[start QUOTED PASSAGE]
In all cases, hired or leased equipment shall be operated by an employee of the certificated or
permitted carrier. The Employer expressly reserves the right to control the manner, means and
details of, and by which the owner-operator performs his/her services, as well as the ends to be
accomplished.
Section 3.
Over-the-road drivers shall not be permitted to perform dock work, city pickup and delivery
services or peddle run service, except as specifically permitted in Article 57, Section 3,
Subsection 6(b) and Article 60. The prevailing local hourly wage rates shall govern all wages
and conditions of runs exclusively within a radius of the home terminal, provided the hourly
wage rates are equal to or higher than the mileage rates.
Section 4.
(a) This Area Supplement to the A.B.F. Master Freight Agreement does not cover or
prescribe the terms and conditions of employment for the following classifications of
employees which had been covered in the expired Central Pennsylvania Local Motor
Freight Agreement for the period August 15, 1962 through August 31, 1964: office
employees, mechanics, garage employees, garage helpers, greasers.
Wage rates and other conditions of employment covering these job classifications are now
prescribed in the Central Pennsylvania Mechanics and Office Employees Agreement,
effective April 1, 2008. It is agreed, however, that employees in these categories continue to
be a part of the Transport Employers Association, Inc. bargaining unit.
[end QUOTED PASSAGE]
GIVEN INSTRUCTION
According to the agreement excerpt, which agreement now prescribes the wage rates for office employees, mechanics, garage employees, garage helpers and greasers? Rely solely on the agreement excerpt.
[start DATA EXCERPTS]
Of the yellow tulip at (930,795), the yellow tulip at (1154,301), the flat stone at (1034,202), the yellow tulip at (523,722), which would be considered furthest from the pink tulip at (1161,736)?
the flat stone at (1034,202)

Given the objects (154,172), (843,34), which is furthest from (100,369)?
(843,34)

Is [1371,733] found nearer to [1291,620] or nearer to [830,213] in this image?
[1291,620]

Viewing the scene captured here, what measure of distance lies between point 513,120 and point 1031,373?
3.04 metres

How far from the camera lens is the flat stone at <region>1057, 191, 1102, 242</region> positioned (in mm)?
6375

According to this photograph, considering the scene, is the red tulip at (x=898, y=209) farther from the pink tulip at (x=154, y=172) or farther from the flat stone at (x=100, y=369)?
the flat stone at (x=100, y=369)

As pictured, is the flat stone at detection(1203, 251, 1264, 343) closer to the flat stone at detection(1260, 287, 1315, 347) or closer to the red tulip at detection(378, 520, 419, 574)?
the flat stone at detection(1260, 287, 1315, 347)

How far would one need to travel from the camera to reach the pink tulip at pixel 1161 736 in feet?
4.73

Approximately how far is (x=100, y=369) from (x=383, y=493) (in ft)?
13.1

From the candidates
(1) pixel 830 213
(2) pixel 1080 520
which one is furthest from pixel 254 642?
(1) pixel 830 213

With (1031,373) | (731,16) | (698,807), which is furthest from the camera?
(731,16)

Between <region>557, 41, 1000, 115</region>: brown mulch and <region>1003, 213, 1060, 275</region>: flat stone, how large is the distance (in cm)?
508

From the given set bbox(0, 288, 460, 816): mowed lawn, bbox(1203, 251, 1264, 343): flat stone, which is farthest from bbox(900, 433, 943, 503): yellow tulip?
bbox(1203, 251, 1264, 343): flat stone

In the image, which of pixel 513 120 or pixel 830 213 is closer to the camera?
[end DATA EXCERPTS]
TASK RESULT
The Central Pennsylvania Mechanics and Office Employees Agreement, effective April 1, 2008.